But it is best to regard these privately performed
works merely as experiments, and to date the actual
foundation of opera from the year 1600, when a public
performance of Peri’s ‘Euridice’
was given at Florence in honour of the marriage of
Maria de’ Medici and Henry IV. of France.
A few years later a printed edition of this work was
published at Venice, a copy of which is now in the
library of the British Museum, and in recent times
it has been reprinted, so that those who are curious
in these matters can study this protoplasmic opera
at their leisure. Expect for a few bars of insignificant
chorus, the whole work consists of the accompanied
recitative, which was the invention of these Florentine
reformers. The voices are accompanied by a violin,
chitarone (a large guitar),
lira grande,
liuto grosso, and
gravicembalo or harpsichord,
which filled in the harmonies indicated by the figured
bass. The instrumental portions of the work are
poor and thin, and the chief beauty lies in the vocal
part, which is often really pathetic and expressive.
Peri evidently tried to give musical form to the ordinary
inflections of the human voice, how successfully may
be seen in the Lament of Orpheus which Mr. Morton
Latham has reprinted in his ‘Renaissance of Music,’

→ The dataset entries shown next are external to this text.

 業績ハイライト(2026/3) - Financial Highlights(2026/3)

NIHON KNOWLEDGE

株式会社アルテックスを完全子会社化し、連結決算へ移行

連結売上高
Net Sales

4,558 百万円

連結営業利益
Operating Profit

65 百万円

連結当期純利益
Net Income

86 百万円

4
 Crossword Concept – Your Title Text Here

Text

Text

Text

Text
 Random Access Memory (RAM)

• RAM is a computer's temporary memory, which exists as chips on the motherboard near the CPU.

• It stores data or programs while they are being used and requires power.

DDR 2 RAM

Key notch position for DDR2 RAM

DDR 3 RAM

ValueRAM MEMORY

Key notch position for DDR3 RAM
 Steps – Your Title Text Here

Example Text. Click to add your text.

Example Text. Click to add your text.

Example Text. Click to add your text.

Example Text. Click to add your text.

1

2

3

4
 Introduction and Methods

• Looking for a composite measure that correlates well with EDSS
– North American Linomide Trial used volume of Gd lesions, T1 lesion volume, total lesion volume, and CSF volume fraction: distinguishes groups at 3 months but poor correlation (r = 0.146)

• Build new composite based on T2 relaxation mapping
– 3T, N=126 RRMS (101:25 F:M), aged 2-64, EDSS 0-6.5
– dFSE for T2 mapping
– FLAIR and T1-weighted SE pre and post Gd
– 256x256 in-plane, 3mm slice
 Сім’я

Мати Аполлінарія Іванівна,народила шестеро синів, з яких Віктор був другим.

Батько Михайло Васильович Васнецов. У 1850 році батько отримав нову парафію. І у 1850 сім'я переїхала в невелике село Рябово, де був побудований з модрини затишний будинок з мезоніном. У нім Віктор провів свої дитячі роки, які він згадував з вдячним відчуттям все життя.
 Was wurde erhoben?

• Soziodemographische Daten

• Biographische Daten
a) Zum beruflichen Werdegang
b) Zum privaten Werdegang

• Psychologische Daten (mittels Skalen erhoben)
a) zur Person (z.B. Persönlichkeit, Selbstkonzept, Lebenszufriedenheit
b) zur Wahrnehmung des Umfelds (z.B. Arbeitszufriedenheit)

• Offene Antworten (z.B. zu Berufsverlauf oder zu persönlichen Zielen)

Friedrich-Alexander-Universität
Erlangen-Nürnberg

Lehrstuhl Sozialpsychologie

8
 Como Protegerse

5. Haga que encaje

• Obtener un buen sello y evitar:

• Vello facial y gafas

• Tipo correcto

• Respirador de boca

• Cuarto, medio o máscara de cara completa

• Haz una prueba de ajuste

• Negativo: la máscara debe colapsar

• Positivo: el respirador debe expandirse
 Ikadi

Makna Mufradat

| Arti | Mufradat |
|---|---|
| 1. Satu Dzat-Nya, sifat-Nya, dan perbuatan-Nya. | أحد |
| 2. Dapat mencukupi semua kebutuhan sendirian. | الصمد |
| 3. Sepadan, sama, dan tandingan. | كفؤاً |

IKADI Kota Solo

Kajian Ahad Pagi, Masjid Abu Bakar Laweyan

The original edition of ‘Euridice’ contains
an interesting preface, in which the composer sets
forth the theory upon which he worked, and the aims
which he had in view. It is too long to be reprinted
here, but should be read by all interested in the
early history of opera.
With the production of ‘Euridice’ the
history of opera may be said to begin; but if the
new art-form had depended only upon the efforts of
Peri and his friends, it must soon have languished
and died. With all their enthusiasm, the little
band of Florentines had too slight an acquaintance
with the science of music to give proper effect to
the ideas which they originated. Peri built the
ship, but it was reserved for the genius of Claudio
Monteverde to launch it upon a wider ocean than his
predecessor could have dreamed of. Monteverde
had been trained in the polyphonic school of Palestrina,
but his genius had never acquiesced in the rules and
restrictions in which the older masters delighted.
He was a poor contrapuntist, and his madrigals are
chiefly interesting as a proof of how ill the novel
harmonies of which he was the discoverer accorded
with the severe purity of the older school But in
the new art he found the field his genius required.
What had been weakness and license in the madrigal
became strength and beauty in the opera. The
new wine was put into new bottles, and both were preserved.
Monteverde produced his ‘Arianna’ in 1607,
and his ‘Orfeo’ in 1608, and with these
two works started opera upon the path of development
which was to culminate in the works of Wagner.